-- Task requirements --
Rewrite the entries starting at the one containing "When reviewing [46,33], [82,65], [115,54], which" and ending at the one containing "2.04 metres", replacing "muffler" with "silencer" and keeping everything else the same. Give only that stretch.

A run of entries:
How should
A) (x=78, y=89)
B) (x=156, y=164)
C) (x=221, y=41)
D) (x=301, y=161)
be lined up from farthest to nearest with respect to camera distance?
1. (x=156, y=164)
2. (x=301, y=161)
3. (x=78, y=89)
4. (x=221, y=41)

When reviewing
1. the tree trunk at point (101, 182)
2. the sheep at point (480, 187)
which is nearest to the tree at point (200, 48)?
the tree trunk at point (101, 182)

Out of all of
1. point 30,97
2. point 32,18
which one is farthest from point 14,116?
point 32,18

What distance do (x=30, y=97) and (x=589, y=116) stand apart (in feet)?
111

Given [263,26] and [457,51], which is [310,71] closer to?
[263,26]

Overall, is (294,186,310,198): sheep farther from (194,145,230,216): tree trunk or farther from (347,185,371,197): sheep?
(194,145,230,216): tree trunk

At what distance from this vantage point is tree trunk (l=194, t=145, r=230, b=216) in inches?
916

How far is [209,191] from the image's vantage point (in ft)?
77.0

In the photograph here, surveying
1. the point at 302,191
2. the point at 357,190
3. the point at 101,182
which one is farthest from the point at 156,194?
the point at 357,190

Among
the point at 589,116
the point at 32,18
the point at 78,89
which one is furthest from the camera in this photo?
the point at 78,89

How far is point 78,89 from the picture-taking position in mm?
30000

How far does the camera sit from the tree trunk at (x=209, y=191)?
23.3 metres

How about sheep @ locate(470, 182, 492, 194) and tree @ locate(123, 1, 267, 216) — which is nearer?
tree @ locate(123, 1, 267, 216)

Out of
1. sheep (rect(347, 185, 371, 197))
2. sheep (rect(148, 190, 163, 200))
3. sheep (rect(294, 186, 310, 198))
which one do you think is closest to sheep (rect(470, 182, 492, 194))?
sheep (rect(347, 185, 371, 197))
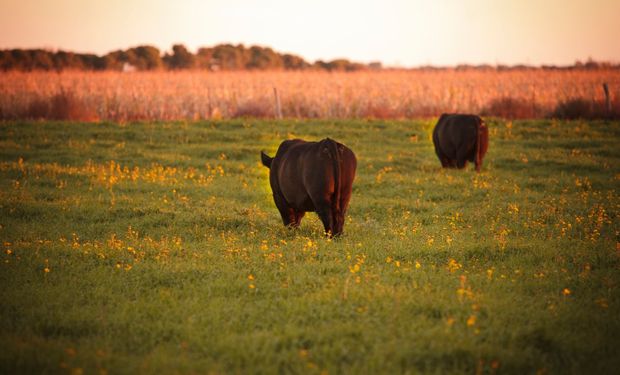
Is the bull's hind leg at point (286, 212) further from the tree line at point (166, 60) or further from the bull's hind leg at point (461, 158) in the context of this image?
the tree line at point (166, 60)

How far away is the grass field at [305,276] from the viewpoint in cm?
514

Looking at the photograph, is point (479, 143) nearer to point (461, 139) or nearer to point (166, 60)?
point (461, 139)

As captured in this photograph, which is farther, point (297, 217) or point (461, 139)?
point (461, 139)

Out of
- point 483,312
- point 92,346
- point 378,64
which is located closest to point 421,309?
point 483,312

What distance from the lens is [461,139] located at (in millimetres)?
16438

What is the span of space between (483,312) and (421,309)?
632 millimetres

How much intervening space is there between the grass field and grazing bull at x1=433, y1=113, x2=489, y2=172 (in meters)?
0.82

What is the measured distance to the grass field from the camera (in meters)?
5.14

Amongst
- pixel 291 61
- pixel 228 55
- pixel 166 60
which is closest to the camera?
pixel 166 60

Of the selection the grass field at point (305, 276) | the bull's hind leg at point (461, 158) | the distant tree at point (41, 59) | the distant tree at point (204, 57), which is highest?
the distant tree at point (204, 57)

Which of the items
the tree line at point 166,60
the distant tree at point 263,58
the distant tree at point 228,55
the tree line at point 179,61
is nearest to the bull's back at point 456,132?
the tree line at point 179,61

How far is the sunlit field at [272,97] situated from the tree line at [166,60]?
19910 millimetres

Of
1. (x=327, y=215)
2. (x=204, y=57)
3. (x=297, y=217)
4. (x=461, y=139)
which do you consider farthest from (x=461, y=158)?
(x=204, y=57)

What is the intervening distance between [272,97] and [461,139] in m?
17.2
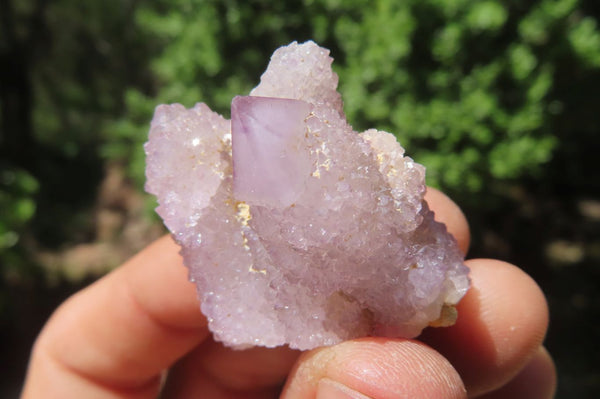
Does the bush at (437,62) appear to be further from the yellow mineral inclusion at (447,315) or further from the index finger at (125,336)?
the yellow mineral inclusion at (447,315)

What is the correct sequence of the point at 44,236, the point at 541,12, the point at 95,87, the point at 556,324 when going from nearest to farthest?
the point at 541,12 → the point at 556,324 → the point at 44,236 → the point at 95,87

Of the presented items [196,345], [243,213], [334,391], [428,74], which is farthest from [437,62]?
[334,391]

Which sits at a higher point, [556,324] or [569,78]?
[569,78]

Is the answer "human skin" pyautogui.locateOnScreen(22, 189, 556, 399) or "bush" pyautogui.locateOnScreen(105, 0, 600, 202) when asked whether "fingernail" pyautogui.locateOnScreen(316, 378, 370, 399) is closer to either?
"human skin" pyautogui.locateOnScreen(22, 189, 556, 399)

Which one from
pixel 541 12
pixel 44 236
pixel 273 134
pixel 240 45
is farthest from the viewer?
pixel 44 236

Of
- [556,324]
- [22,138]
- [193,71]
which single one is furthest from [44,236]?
[556,324]

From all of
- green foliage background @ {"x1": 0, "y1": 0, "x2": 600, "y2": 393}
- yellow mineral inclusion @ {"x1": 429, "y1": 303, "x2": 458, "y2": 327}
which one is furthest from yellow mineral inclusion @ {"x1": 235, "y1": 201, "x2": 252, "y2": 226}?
green foliage background @ {"x1": 0, "y1": 0, "x2": 600, "y2": 393}

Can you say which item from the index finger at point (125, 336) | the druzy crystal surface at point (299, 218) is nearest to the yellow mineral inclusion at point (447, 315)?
the druzy crystal surface at point (299, 218)

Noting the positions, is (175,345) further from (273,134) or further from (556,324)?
(556,324)
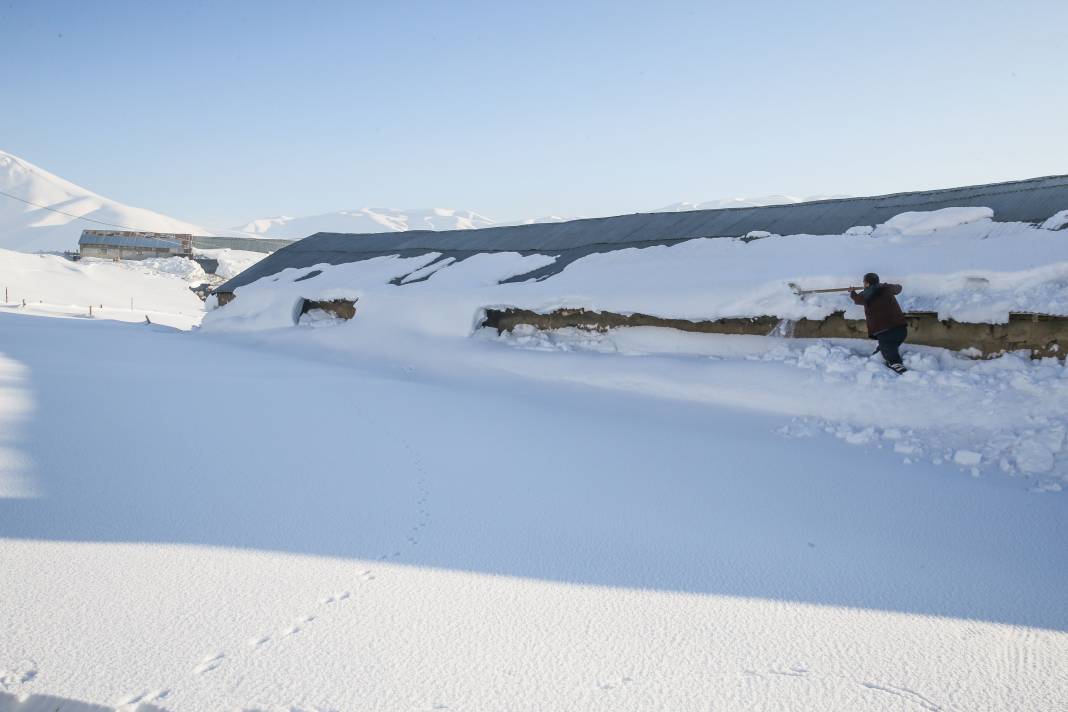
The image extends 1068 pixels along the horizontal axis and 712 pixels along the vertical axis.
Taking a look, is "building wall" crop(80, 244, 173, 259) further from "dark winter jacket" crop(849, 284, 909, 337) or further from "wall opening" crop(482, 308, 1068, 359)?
"dark winter jacket" crop(849, 284, 909, 337)

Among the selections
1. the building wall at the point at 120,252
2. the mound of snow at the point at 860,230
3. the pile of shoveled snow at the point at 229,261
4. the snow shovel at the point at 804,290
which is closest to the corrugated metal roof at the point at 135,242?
the building wall at the point at 120,252

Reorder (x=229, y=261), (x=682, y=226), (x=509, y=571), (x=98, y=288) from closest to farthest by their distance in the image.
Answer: (x=509, y=571), (x=682, y=226), (x=98, y=288), (x=229, y=261)

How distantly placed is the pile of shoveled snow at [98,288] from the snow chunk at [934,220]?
1174 inches

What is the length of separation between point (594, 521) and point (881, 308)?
4.54 m

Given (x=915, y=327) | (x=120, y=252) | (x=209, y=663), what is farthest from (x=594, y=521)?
(x=120, y=252)

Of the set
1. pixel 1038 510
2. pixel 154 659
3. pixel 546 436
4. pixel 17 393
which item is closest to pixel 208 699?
pixel 154 659

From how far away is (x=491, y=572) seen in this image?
11.9 ft

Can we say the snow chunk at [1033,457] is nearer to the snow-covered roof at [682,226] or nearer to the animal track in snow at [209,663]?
the snow-covered roof at [682,226]

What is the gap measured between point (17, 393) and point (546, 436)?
620 cm

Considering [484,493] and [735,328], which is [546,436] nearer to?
[484,493]

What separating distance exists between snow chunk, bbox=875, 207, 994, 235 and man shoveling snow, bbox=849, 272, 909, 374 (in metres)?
2.28

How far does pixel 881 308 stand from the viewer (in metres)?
7.10

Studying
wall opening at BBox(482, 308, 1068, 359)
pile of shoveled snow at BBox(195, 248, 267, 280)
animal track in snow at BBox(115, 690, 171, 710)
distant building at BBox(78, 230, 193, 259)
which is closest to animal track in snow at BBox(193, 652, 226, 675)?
animal track in snow at BBox(115, 690, 171, 710)

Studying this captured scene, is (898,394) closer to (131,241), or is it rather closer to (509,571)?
(509,571)
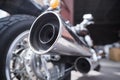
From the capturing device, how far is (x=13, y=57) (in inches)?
63.2

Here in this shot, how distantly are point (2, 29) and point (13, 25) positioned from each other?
7cm

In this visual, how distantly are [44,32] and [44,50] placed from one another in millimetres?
134

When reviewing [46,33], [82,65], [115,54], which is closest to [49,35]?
[46,33]

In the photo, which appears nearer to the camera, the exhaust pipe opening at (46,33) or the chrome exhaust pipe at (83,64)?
the exhaust pipe opening at (46,33)

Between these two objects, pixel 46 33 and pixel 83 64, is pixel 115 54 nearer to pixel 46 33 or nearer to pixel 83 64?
pixel 83 64

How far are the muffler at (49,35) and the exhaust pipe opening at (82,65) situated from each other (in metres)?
0.51

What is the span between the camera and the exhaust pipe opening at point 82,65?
2.04 metres

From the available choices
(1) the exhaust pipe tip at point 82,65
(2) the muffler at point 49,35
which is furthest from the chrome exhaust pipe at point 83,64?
(2) the muffler at point 49,35

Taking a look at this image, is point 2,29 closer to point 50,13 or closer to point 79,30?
point 50,13

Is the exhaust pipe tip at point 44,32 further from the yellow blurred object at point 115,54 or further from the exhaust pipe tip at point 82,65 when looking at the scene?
the yellow blurred object at point 115,54

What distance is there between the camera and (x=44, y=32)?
4.90 feet

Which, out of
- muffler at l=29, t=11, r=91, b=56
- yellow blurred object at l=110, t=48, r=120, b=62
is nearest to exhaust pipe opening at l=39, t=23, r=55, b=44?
muffler at l=29, t=11, r=91, b=56

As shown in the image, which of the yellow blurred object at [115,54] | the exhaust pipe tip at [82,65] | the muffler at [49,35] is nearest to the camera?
the muffler at [49,35]

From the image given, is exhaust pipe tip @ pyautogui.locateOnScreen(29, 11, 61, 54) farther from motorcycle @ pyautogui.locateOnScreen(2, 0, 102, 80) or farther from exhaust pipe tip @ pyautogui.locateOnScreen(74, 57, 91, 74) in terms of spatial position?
exhaust pipe tip @ pyautogui.locateOnScreen(74, 57, 91, 74)
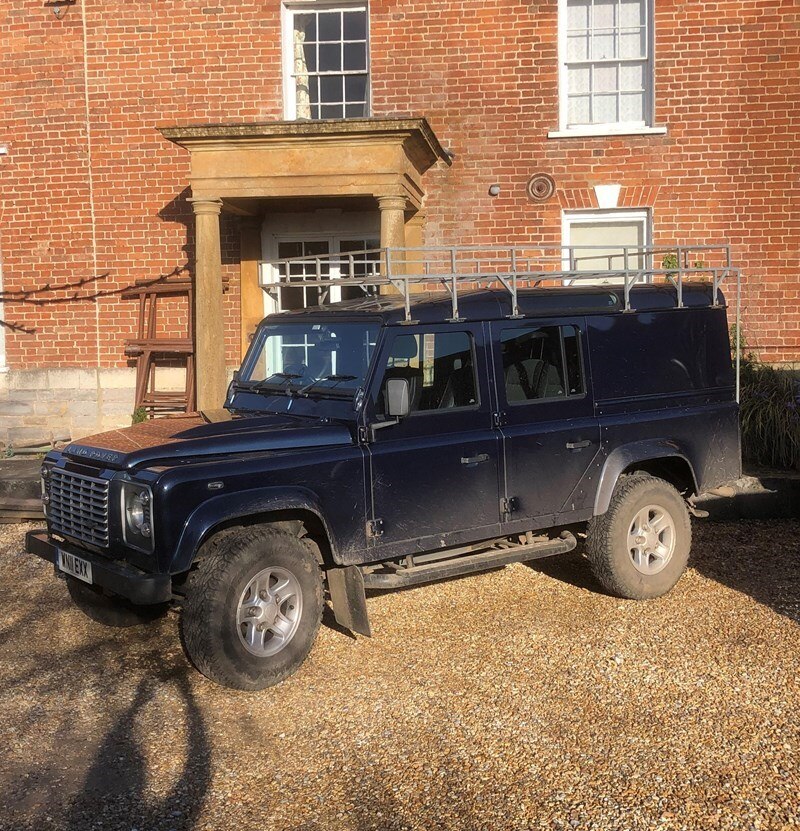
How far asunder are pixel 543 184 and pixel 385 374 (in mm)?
7199

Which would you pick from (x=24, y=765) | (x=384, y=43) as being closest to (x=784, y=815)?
(x=24, y=765)

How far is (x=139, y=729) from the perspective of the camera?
4.43m

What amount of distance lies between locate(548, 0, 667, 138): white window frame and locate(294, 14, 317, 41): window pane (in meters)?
3.05

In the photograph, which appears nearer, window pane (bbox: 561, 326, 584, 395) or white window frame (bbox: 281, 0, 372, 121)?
window pane (bbox: 561, 326, 584, 395)

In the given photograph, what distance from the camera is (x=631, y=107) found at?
11.9 metres

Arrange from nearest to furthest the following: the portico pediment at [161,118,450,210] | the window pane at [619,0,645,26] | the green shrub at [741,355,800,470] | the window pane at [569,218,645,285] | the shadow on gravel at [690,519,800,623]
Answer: the shadow on gravel at [690,519,800,623], the green shrub at [741,355,800,470], the portico pediment at [161,118,450,210], the window pane at [619,0,645,26], the window pane at [569,218,645,285]

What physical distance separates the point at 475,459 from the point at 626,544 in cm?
131

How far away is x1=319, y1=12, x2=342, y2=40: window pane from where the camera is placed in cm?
1209

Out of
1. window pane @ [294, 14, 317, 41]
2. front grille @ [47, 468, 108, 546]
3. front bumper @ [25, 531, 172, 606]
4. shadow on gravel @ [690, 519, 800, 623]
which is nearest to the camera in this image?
front bumper @ [25, 531, 172, 606]

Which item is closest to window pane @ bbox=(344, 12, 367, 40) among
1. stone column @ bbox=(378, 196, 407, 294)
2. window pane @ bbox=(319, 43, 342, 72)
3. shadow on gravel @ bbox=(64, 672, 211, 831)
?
window pane @ bbox=(319, 43, 342, 72)

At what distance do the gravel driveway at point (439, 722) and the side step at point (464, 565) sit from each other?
0.40 metres

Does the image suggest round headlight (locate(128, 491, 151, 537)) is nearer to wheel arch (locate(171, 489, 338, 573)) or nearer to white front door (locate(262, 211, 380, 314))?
wheel arch (locate(171, 489, 338, 573))

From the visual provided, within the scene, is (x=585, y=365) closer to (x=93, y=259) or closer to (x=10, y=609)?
(x=10, y=609)

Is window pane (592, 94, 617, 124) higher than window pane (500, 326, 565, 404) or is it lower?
higher
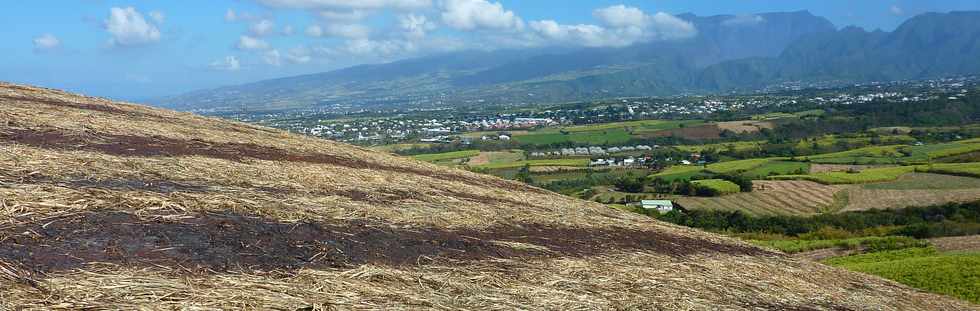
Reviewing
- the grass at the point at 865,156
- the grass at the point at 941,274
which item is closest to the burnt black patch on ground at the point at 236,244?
the grass at the point at 941,274

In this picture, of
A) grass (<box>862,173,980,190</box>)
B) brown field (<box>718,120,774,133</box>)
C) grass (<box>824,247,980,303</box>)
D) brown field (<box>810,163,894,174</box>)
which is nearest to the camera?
grass (<box>824,247,980,303</box>)

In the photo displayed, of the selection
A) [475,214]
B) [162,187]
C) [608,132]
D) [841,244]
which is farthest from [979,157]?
[162,187]

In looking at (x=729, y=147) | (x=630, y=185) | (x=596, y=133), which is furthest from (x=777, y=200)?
(x=596, y=133)

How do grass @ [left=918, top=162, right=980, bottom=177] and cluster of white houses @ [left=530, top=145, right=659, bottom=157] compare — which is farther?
cluster of white houses @ [left=530, top=145, right=659, bottom=157]

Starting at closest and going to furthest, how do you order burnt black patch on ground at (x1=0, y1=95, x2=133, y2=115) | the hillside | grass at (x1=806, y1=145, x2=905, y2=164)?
the hillside < burnt black patch on ground at (x1=0, y1=95, x2=133, y2=115) < grass at (x1=806, y1=145, x2=905, y2=164)

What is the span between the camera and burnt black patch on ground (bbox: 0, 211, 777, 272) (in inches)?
191

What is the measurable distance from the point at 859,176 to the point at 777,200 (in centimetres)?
1169

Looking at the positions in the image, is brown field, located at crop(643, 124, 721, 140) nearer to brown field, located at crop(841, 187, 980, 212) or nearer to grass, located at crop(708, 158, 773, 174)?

-- Expected answer --
When reviewing [46,33], [82,65], [115,54], which is closest to [49,35]?
[46,33]

In the photo, which appears nearer to the camera, the exhaust pipe opening at (46,33) or the chrome exhaust pipe at (83,64)?
the exhaust pipe opening at (46,33)

Between these two objects, pixel 46 33 and pixel 83 64, is pixel 115 54 nearer to pixel 46 33 or nearer to pixel 83 64?
pixel 83 64

How far are the silencer at (49,35) and the exhaust pipe opening at (82,65) situated from each other (in metres)?
0.51

What is the span between the camera and the exhaust pipe opening at point 82,65?
2.04 metres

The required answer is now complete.